Dataset rows:
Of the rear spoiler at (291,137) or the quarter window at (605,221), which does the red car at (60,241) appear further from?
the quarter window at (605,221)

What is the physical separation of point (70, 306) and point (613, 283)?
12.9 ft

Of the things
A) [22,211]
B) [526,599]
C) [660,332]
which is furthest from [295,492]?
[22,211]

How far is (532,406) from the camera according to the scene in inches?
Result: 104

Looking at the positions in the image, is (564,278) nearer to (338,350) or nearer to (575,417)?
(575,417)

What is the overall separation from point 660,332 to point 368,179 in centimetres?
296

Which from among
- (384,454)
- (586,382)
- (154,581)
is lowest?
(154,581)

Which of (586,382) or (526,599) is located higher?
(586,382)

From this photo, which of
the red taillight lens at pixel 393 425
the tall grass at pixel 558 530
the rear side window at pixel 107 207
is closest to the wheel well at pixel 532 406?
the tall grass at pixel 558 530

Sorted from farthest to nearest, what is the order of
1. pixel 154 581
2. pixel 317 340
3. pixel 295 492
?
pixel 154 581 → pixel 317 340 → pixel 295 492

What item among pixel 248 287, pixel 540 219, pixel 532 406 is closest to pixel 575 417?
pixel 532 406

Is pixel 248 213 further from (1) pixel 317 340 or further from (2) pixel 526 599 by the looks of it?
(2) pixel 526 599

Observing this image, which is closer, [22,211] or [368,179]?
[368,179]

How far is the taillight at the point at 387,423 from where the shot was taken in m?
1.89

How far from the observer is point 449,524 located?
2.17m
---
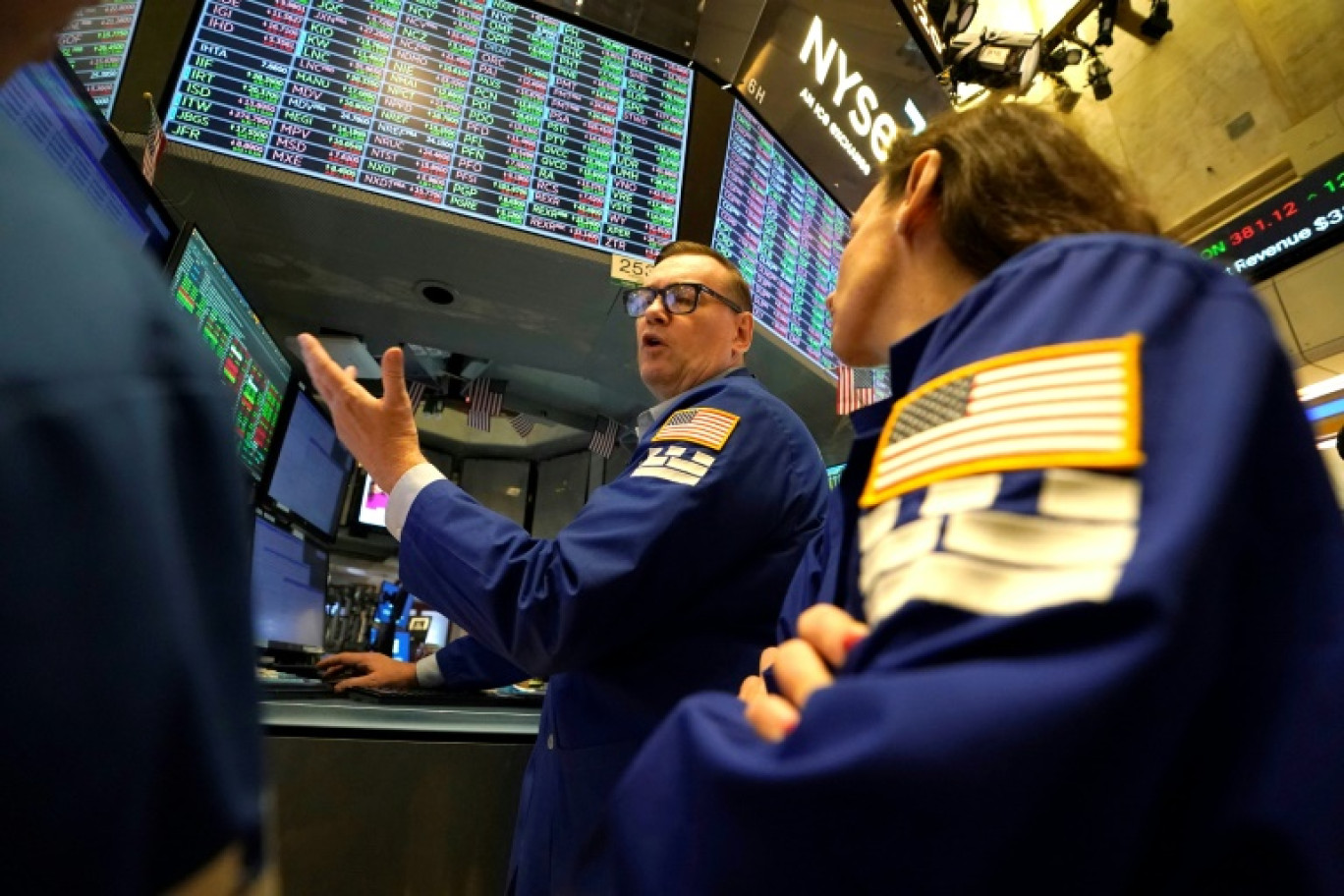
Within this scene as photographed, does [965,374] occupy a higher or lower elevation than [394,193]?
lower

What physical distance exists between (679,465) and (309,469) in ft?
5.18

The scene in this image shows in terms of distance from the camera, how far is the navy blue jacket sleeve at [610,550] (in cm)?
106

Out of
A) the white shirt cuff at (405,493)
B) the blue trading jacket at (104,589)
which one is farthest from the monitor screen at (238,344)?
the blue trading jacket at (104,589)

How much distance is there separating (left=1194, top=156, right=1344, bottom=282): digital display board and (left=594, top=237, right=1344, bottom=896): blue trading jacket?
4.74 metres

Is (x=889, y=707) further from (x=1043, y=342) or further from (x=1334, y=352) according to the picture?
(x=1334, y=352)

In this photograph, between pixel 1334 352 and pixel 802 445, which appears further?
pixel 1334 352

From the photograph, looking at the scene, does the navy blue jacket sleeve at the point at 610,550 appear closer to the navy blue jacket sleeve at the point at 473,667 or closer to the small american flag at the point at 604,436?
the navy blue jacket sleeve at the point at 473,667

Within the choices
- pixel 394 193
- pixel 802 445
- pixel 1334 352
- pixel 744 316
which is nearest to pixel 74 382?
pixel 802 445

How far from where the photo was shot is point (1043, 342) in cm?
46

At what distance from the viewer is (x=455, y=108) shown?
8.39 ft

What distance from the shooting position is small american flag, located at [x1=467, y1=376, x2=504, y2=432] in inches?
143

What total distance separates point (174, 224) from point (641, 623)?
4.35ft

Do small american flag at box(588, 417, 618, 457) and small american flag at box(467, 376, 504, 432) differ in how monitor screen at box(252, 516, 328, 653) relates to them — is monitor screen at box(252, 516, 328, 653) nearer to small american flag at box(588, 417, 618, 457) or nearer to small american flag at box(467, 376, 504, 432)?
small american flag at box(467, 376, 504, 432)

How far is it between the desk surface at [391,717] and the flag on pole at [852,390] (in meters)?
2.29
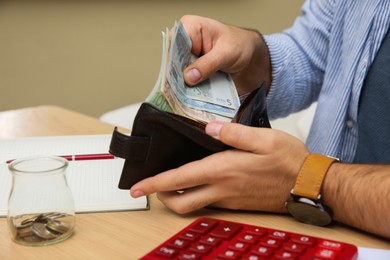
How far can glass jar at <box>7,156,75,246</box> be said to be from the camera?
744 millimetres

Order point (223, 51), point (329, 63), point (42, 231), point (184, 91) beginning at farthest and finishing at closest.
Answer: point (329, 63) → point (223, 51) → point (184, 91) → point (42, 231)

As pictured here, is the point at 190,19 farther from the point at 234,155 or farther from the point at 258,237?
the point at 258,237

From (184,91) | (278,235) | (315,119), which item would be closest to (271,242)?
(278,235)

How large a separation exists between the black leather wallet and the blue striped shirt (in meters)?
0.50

> Short problem
Repeat word for word the rows between the line holding "Of the rear" and the line holding "Result: 104", inclusive.

> Output for this exercise
Of the rear spoiler at (291,137) or the quarter window at (605,221), which does the red car at (60,241) appear further from?
the quarter window at (605,221)

What is the physical separation of point (70, 306) and point (613, 283)?
12.9 ft

Of the things
A) [22,211]
B) [526,599]
C) [660,332]
which is furthest from [295,492]?
[22,211]

How far is (532,406) from the camera according to the scene in inches?
Result: 104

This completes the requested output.